## Text block:
# # # # #

Go Module Mirror and Checksum Database Launched - ingve
https://blog.golang.org/module-mirror-launch
======
programd
Vendor. Everything. Always.

I appreciate the fact that Google is investing in infrastructure to make the
Go ecosystem robust, I really do.

Having said that I encourage everyone to do a simple experiment.

Check out your code into some random directory. Copy the directory to a USB
drive and walk it over to an air gapped machine (no wi-fi, no ethernet, clean
dev environment installed). Copy the directory to the box, make some small
code change and try to build your binary.

If your build fails you're doing it wrong.

# # # # #

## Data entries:
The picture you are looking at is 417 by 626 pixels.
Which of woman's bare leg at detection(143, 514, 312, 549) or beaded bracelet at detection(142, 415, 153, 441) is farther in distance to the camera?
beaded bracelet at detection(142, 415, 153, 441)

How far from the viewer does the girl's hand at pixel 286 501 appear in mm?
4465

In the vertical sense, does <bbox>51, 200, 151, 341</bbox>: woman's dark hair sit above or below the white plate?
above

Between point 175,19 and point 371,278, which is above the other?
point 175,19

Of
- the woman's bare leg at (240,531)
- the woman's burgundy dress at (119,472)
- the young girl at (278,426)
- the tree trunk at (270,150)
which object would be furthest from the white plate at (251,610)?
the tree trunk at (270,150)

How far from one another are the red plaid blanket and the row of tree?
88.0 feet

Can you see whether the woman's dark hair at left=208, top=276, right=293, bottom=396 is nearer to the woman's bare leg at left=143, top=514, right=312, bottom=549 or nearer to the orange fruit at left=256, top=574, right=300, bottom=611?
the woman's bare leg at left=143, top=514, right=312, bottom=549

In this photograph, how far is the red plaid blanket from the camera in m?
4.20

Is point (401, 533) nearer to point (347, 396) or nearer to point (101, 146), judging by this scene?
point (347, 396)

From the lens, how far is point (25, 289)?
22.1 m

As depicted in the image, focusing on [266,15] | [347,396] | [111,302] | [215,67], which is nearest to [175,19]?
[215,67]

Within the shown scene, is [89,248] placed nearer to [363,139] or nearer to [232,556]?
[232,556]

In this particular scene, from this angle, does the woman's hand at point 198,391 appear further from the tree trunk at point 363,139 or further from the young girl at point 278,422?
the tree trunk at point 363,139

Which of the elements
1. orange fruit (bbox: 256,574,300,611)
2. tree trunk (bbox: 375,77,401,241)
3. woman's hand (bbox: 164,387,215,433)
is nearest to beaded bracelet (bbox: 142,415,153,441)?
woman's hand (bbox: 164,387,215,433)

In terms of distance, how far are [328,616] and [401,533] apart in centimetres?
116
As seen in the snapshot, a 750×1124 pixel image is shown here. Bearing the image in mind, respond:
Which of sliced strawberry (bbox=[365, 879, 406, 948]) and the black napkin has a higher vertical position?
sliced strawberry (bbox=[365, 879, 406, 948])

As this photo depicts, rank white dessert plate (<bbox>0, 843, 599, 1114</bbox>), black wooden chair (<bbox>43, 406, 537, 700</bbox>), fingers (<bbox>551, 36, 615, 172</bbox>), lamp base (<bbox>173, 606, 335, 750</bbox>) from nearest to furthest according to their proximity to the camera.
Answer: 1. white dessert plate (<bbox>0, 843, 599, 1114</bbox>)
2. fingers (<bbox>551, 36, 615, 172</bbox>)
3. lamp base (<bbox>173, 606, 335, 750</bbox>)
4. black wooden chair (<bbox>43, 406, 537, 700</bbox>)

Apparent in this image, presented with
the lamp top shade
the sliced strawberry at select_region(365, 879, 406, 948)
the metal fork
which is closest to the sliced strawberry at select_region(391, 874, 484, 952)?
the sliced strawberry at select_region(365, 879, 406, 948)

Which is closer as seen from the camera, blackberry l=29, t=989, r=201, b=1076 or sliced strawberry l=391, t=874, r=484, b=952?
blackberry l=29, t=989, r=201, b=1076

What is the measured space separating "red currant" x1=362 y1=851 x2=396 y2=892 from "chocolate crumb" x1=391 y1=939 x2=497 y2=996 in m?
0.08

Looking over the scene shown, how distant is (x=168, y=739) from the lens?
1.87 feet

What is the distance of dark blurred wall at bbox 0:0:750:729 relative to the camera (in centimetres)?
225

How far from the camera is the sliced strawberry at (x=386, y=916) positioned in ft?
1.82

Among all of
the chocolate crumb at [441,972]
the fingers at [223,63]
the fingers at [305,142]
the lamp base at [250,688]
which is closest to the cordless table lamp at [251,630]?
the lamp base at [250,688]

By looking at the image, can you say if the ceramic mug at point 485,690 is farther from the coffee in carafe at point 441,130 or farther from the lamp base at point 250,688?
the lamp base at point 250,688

# # # # #

## Written request 1:
In the Go module mirror thread, what kind of machine should the copied directory be taken to for the build test?
## Written request 2:
From the Go module mirror thread, print the passage starting with "Check out your" and going on through "doing it wrong.".

## Output 1:
An air gapped machine with no wi-fi, no ethernet, and a clean dev environment installed.

## Output 2:
Check out your code into some random directory. Copy the directory to a USB
drive and walk it over to an air gapped machine (no wi-fi, no ethernet, clean
dev environment installed). Copy the directory to the box, make some small
code change and try to build your binary.

If your build fails you're doing it wrong.